Extract to read:
Daylight readings need shading context
A daylight reading is only useful when the condition around the reading is written down. A desk beside a north-facing window, a kitchen bench under an eave, a home office with venetian blinds tilted down and an office workstation behind a tinted facade can all show different daylight levels even when the room name sounds similar. The note should keep the blind position, shading source, direct-sun state, sky/time condition, glare view and electric-light state beside the lux value.
The daylight factor calculator compares indoor and outdoor daylight readings. The daylight lux values table gives context for how variable daylight can be. The lux meter reading notes table is the compact place to keep the point, plane, condition and meter value together before the result is interpreted.

Captioned web image data:
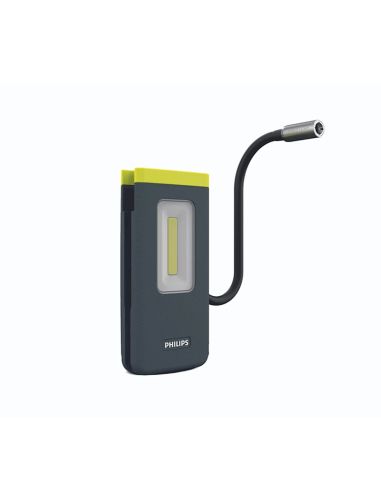 Torche manuelle Xperion 6000 pocket connection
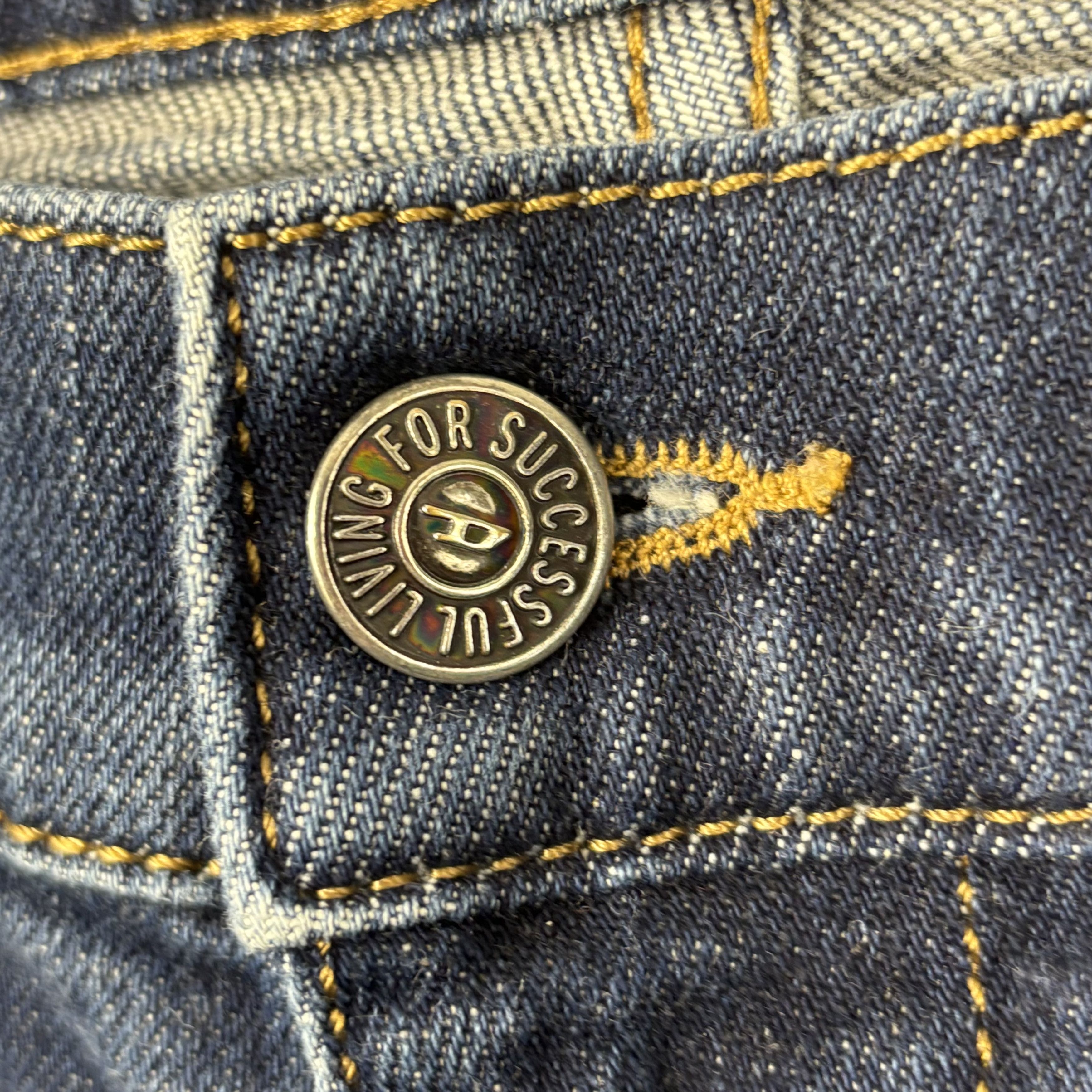 Diesel Diesel Jeans Size 31" - 11 Thumbnail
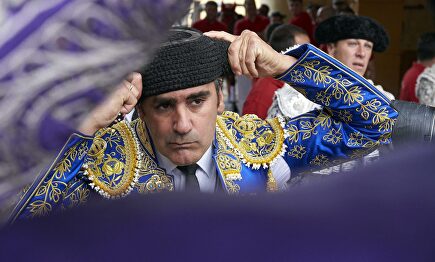 Jesulín de Ubrique |  Cordon Press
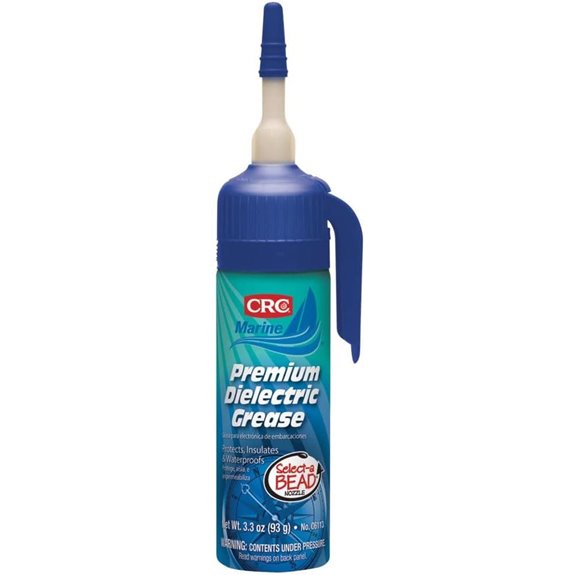 CRC Marine Dielectric Grease 3.3 oz Non-Curing Sealant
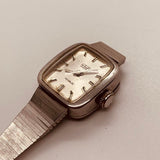 Eret Incabloc 17 Jewels Watch for Parts & Repair - NOT WORKING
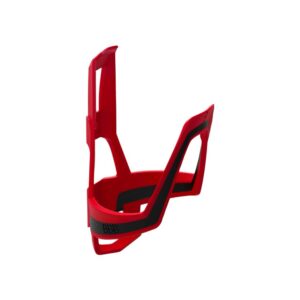 BBB Cycling BBB Flasschenhalter DualCage rot/schwarz One Size rot - leicht & sicherer Halt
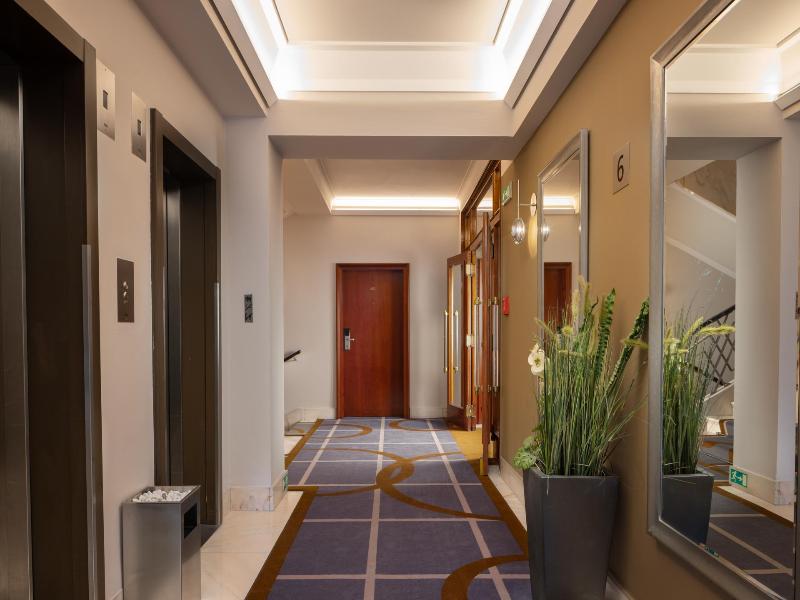 Jalta Boutique Hotel Prague image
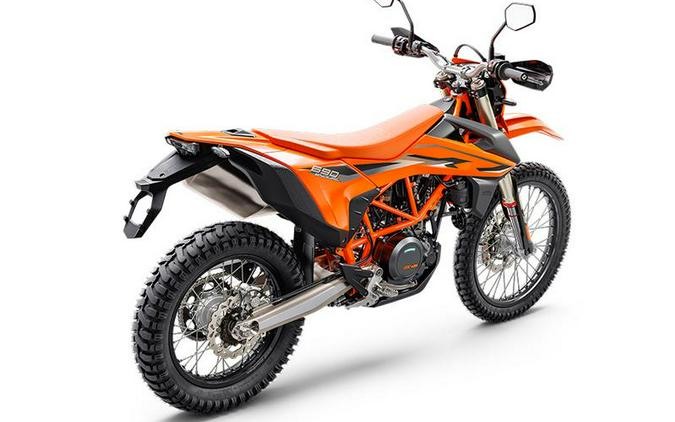 2024 KTM 690 Enduro R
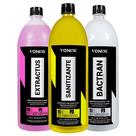 Extractus + Bactran + Finalizador (1,5l)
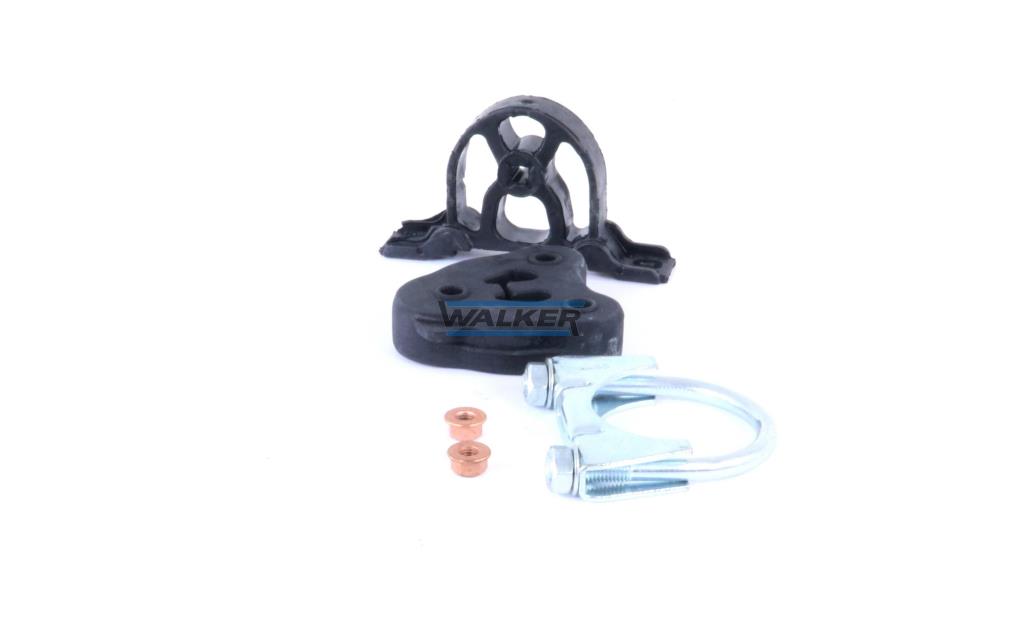 Kit d'assemblage, silencieux (Fixations silencieux) WALKER ref. 86218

Complete the following:
A. Shorten the paragraph of the daylight readings text that begins "A daylight reading is only useful" and keep its main facts.
B. Output the part of the daylight readings text starting at "Daylight readings need" and ending at "result is interpreted.", word for word.

Responses to the tasks:
A. A daylight reading means little unless the surrounding condition is recorded. Spaces that sound alike can show different daylight levels: a desk by a north-facing window, a kitchen bench under an eave, a home office with blinds tilted down, or a workstation behind a tinted facade. Alongside the lux value, note the blind position, shading source, direct-sun state, sky/time condition, glare view and electric-light state.

B.
Daylight readings need shading context
A daylight reading is only useful when the condition around the reading is written down. A desk beside a north-facing window, a kitchen bench under an eave, a home office with venetian blinds tilted down and an office workstation behind a tinted facade can all show different daylight levels even when the room name sounds similar. The note should keep the blind position, shading source, direct-sun state, sky/time condition, glare view and electric-light state beside the lux value.
The daylight factor calculator compares indoor and outdoor daylight readings. The daylight lux values table gives context for how variable daylight can be. The lux meter reading notes table is the compact place to keep the point, plane, condition and meter value together before the result is interpreted.